Examples of the IE-HPLC analysis of the resultant oligonucleotides are shown in Figure 2. Specifically, expansion around the main peak illustrates synthesis failures. Although the standard purification method gives a relatively clean product when compared with the crude oligonucleotide, the tocopherol-based method clearly shows fewer failures.
In order to demonstrate the functionality of the pure oligonucleotide, conjugation of thiol-labeled oligonucleotides (prepared with and without tocopherol) was carried out using 6-iodofluorescein (6-IAF), which is a common dye used in many detection applications. For example, this is often used to incorporate a fluorescein moiety into oligonucleotides used for detection.
We have found that as the purity of the thiol-modified oligonucleotide increases, the efficiency of conjugation also increases.
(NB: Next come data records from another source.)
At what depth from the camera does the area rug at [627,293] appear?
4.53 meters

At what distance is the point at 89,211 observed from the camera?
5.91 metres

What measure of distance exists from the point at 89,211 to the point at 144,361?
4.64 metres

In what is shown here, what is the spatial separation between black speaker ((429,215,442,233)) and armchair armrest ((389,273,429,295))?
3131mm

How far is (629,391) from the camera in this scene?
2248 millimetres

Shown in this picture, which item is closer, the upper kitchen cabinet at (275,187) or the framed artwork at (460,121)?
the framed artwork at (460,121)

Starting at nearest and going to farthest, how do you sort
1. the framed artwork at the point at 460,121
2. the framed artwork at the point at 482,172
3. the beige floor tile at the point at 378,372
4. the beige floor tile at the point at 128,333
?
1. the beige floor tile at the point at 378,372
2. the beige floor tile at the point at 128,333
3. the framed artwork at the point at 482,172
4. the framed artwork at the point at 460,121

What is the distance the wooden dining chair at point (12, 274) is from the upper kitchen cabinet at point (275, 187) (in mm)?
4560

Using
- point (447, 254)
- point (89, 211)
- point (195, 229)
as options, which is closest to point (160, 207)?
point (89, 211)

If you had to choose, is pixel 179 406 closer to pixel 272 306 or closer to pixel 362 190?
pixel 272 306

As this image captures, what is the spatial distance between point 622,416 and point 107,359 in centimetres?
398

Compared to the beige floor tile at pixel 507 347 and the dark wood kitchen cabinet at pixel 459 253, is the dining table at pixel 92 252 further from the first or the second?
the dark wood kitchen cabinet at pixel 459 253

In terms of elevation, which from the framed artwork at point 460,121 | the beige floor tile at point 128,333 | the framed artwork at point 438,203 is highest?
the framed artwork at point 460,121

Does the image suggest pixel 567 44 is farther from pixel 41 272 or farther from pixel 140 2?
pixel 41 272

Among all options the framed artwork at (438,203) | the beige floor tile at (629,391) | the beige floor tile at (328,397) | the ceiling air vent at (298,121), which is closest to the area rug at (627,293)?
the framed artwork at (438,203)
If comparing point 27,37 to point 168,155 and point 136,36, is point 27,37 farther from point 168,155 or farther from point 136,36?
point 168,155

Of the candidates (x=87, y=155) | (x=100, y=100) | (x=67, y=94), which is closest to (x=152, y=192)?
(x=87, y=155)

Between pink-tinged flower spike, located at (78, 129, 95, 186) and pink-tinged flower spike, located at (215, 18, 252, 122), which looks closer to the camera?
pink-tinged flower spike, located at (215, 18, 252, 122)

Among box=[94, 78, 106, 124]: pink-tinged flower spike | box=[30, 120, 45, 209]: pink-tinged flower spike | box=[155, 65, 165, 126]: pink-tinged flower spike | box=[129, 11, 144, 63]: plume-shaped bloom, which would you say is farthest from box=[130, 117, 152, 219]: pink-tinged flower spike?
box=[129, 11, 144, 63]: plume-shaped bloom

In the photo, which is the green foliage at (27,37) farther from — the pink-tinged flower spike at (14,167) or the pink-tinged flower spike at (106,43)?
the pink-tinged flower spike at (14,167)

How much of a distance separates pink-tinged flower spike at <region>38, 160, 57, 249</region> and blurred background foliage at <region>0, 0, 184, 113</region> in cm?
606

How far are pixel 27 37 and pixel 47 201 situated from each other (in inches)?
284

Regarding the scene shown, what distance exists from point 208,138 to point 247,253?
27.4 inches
Use of the crude oligonucleotide gave ~80% labeling, whereas standard cartridge purification gave ~86% labeling and Link Technologies’ tocopherol/cartridge method gave >90% labeling (Figure 3).
This clearly shows that the use of oligonucleotides purified using tocopherol results in a more efficient conjugation than either standard cartridge purification or using the oligonucleotide in its crude form. We have also demonstrated that the specific activity of the thiol-modified oligonucleotide is not adversely affected by the use of tocopherol.
While the method has been described for the purification of thiol-modified oligonucleotides, this can also be applied to other modified oligonucleotides in those cases where it is possible to use a cleavable linker.